Pianos? Yes, plural, nested together, a keyboard at either side of the platform. Shostakovich’s transcription, made shortly after finishing the symphony, was for piano four-hands (i.e. a single piano). He performed it in Leningrad with his friend and colleague Mieczysław Weinberg at the apartment of Evgeny Mravinsky, who was to conduct the 1953 premiere. They later recorded it, a quite astonishing document. Weinberg later recalled, “I played the right-hand part, Dmitri Dmitriyevich always sat to my left.” But an additional piano here, though not strictly necessary, did allow for a greater sense of theatre and it meant both sides of the hall had a view of a keyboard!
Lukas Sternath and Igor Levit
© Darius Weinberg | Wigmore Hall
Levit took on Shostakovich’s “left hand” role, providing the cello and double bass pulse, a sturdy foundation along with an occasional comic role, such as the chuntering bassoon that parps in the finale. In Weinberg’s role, Sternath took most of the melodic glory, along with puckish woodwind imitations and steely trills. No piano is ever going to replicate the poignant horn solo in the third movement’s “Elmira” motif no matter how much pedal is used, but Levit and Sternath made the best possible case for the transcription, even if not every attack was perfectly unified. They spurred each other on in a ferocious second movement and unleashed a pulsating coda, Shostakovich’s D-S-C-H monogram thumped out with glee, greeted by audience roars.

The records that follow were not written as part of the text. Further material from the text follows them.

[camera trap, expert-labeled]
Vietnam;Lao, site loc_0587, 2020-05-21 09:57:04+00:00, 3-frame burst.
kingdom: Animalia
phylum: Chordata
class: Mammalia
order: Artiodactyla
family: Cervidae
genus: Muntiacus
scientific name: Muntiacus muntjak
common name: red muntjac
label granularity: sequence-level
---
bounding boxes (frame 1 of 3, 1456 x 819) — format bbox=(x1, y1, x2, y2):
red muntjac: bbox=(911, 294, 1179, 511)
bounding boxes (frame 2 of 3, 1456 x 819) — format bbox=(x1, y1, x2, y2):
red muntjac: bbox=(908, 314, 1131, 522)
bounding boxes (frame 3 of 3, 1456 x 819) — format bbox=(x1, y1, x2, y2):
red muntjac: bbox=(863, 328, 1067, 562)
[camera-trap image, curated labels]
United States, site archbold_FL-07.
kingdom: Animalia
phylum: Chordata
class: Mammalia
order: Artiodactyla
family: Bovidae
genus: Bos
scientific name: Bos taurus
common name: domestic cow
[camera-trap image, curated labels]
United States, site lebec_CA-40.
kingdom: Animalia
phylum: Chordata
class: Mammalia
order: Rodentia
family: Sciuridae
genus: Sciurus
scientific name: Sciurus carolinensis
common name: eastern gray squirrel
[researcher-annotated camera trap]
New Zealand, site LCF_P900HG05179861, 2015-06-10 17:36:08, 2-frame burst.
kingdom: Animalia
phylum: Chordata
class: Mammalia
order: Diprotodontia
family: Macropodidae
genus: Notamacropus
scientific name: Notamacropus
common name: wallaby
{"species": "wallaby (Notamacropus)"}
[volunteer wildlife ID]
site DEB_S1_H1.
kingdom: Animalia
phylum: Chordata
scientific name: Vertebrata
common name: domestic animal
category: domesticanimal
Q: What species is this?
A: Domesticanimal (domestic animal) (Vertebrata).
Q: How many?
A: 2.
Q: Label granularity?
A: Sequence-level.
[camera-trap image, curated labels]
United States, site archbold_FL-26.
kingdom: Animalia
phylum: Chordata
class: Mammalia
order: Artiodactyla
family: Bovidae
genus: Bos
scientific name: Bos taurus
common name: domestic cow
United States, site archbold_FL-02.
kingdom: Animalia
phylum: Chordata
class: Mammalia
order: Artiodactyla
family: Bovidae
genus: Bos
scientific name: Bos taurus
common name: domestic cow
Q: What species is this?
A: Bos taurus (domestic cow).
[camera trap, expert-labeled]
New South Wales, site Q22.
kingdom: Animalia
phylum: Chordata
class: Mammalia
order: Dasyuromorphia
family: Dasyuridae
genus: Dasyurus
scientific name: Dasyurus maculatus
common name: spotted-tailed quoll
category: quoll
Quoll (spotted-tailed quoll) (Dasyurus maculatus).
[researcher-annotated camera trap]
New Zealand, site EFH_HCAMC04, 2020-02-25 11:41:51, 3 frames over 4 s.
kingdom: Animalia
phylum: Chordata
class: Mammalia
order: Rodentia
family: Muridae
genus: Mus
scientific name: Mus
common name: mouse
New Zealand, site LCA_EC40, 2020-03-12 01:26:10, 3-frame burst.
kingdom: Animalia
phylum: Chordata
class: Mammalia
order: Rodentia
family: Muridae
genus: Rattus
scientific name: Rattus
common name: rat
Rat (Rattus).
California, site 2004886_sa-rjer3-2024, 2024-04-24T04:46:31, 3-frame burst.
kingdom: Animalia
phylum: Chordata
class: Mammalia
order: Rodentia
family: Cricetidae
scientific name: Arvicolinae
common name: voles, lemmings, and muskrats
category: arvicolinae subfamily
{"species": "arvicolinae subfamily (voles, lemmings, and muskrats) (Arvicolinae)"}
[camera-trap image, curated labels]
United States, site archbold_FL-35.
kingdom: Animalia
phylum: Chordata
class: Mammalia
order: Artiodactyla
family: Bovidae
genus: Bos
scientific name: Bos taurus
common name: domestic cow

In recent weeks, Levit has played an awful lot of Prokofiev, with complete cycles of the five concertos with the Budapest Festival Orchestra in Budapest, Vienna and Heidelberg. The C major Ninth Sonata sounds misleadingly simple, a very different beast to the three aggressive “war sonatas” 6, 7 and 8. It was composed for Sviatoslav Richter, who welcomed its intimacy: “It is a domestic sonata – the more you hear it, the more you come to love it and feel its magnetism.” It may lack immediate appeal, but Levit emphasised its introspective side, its pastel shades, and dispatched the finale buoyantly.
Lukas Sternath
© Darius Weinberg | Wigmore Hall
With Prokofiev’s militaristic Seventh Sonata (also premiered by Richter), Sternath had the easier “sell”. It stresses the percussive nature of the piano and Sternath, playing crisply, drilled the fast-repeated notes with precision. He was dynamically sensitive in the Andante caloroso central movement, where bells seem to toll distantly. The Precipitato finale is a real finger-cruncher, a mechanical toccata in 7/8, but huge credit to Sternath for not treating it like an Olympic sprint and finding the music in its densely clustered nine pages. Levit’s pride is well-founded.